Hace algo más de 500 años, existió un hombre devoto del mar llamado Hendrik Van der Decken. A este hombre se le encomendó la tarea de comandar un buque conocido como El Holandés Errante. Cuando el capitán y su tripulación se dirigían a las Indias Orientales desde Ámsterdam, con el propósito de hacer fortuna, se vieron atrapados en medio de un desmedido temporal, que dañó seriamente la embarcación, haciendo añicos el timón y rasgando las velas.

A eso de la medianoche, cerca al cabo de Buena Esperanza, cuando parecía que había llegado la calma, el silbido del viento se convirtió en un grito furioso que golpeó los mástiles y sacudió el buque con tal violencia que la tripulación comenzó a gritarle al capitán:

– ¡Debemos regresar, el buque está muy dañado y nuestras vidas peligran!

Pero el capitán Van der Decken era muy codicioso y no lo afectaba poner en peligro su vida ni la de los demás, así que respondió de manera desafiante:

– ¡El viaje continúa, aunque tenga que surcar los mares hasta el fin de los tiempos!

Después de la inesperada respuesta, los mismos marineros se rebelaron contra él, pero el capitán rozando la locura, amenazó con tirar por la borda a quien contradijera sus palabras. Alarmados, los hombres se arrodillaron y comenzaron a rezar. La embarcación estaba a punto de zozobrar.
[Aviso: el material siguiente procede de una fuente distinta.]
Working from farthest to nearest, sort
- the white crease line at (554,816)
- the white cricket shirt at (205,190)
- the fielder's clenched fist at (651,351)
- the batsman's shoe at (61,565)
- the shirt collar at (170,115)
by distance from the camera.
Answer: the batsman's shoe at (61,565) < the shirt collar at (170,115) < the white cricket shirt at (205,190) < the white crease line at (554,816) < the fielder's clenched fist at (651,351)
De repente, el firmamento se abrió en dos y surgió una luz divina que iluminó el mar. De la luz descendió una figura celestial que se enfrentó al capitán, diciéndole:

– Tú que superpones la ambición al sufrimiento ajeno, de ahora en adelante serás condenado a recorrer el océano eternamente entre tormentas y tempestades. Desde hoy, solo podrás comer hierro al rojo vivo y beber hiel. Acto seguido, la figura celestial desapareció llevándose con ella toda la tripulación.

Y fue así como el capitán Hendrik Van der Decken y el buque conocido como El Holandés Errante, fueron convertidos en fantasmas y condenados a vagar sin rumbo por los mares, hasta el fin de los tiempos.